### [WHAT YOU NEED TO DO]
Every line below containing the word "fraction" should be found and copied.
========================================
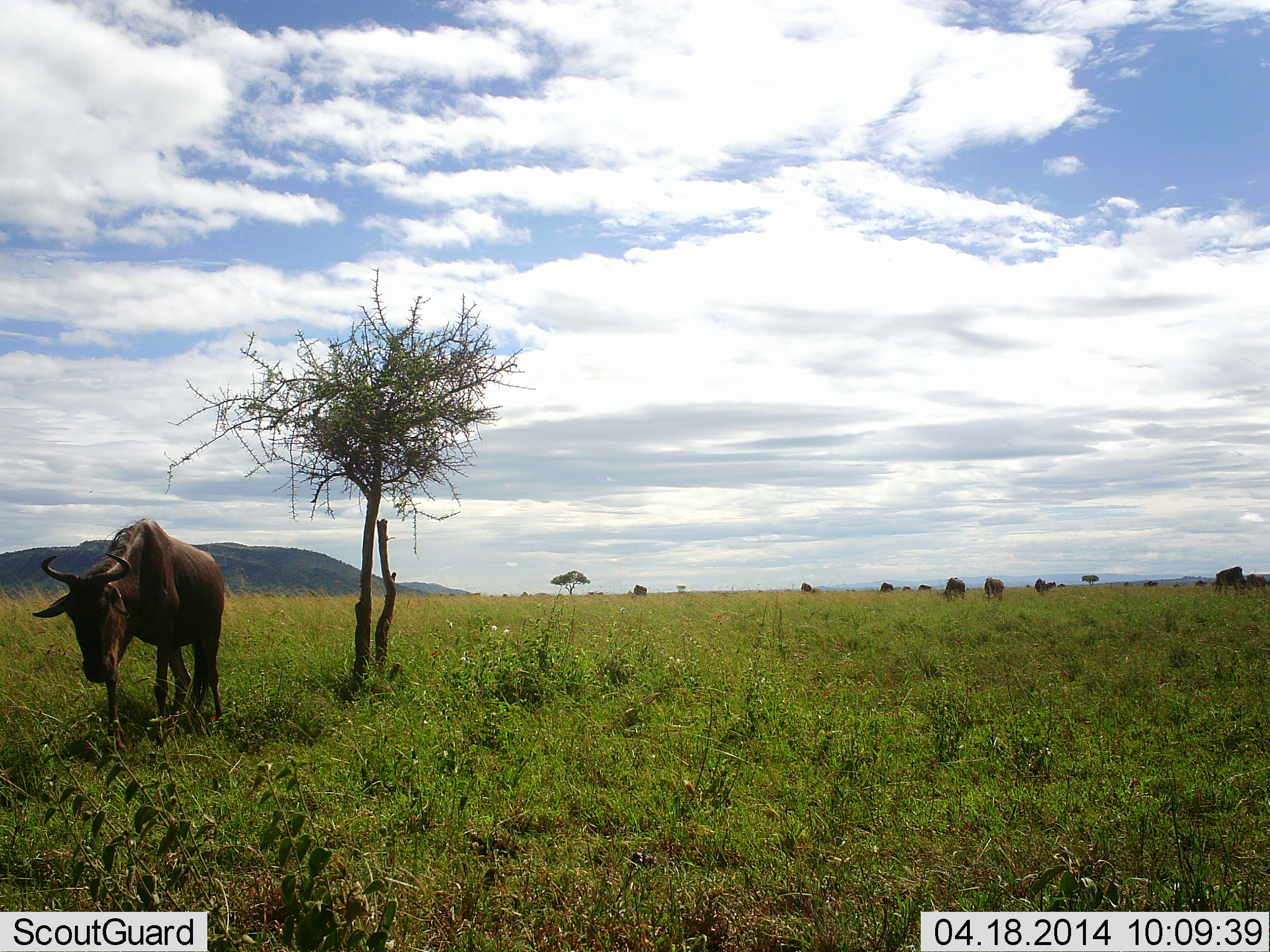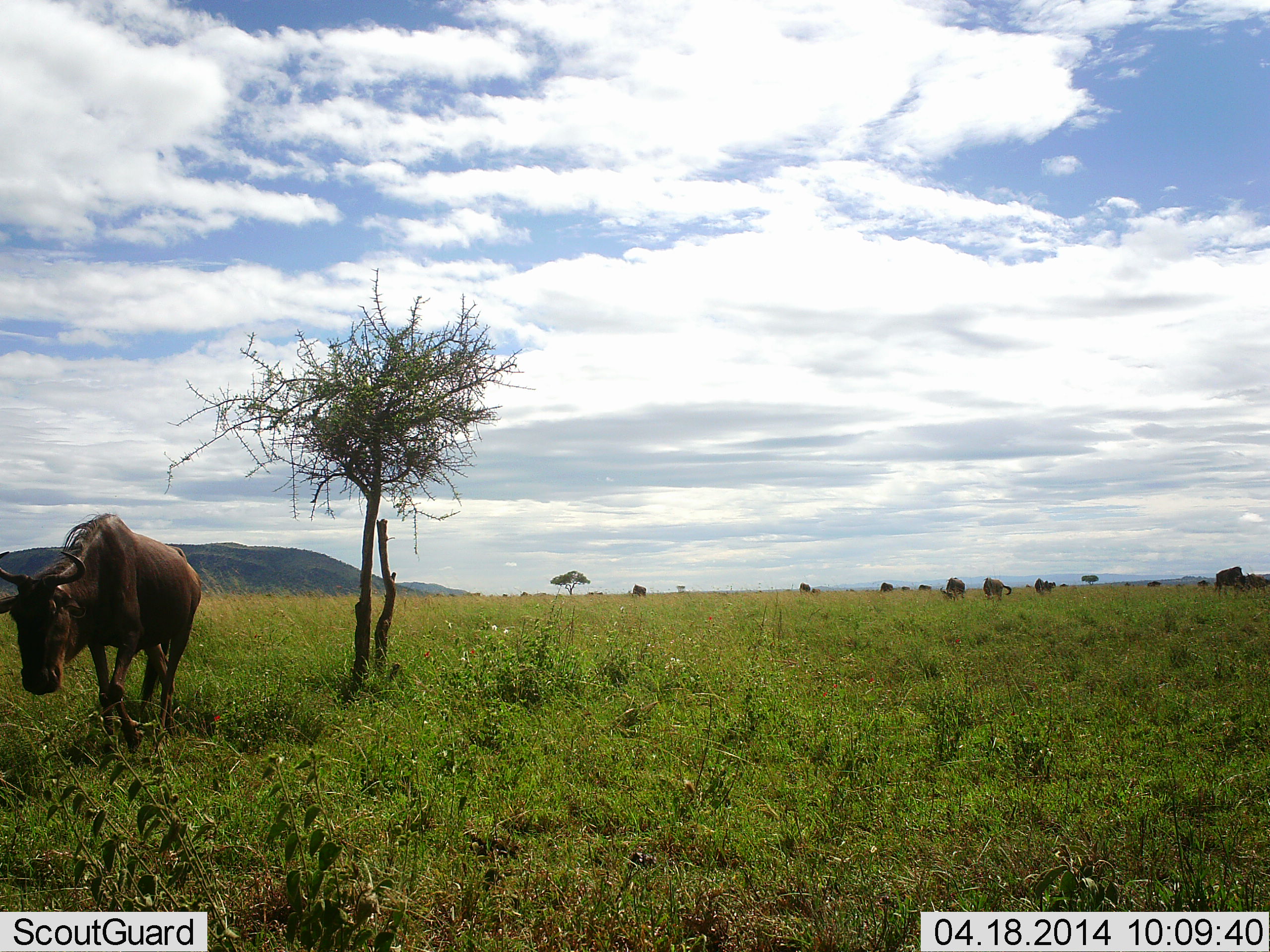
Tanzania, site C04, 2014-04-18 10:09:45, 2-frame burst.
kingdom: Animalia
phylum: Chordata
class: Mammalia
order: Artiodactyla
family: Bovidae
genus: Connochaetes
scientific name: Connochaetes taurinus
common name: blue wildebeest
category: wildebeest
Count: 11-50.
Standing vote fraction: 30%.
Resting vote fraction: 0%.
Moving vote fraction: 80%.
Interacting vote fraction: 0%.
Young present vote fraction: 0%.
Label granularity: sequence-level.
========================================
### [YOUR SOLUTION]
Standing vote fraction: 30%.
Resting vote fraction: 0%.
Moving vote fraction: 80%.
Interacting vote fraction: 0%.
Young present vote fraction: 0%.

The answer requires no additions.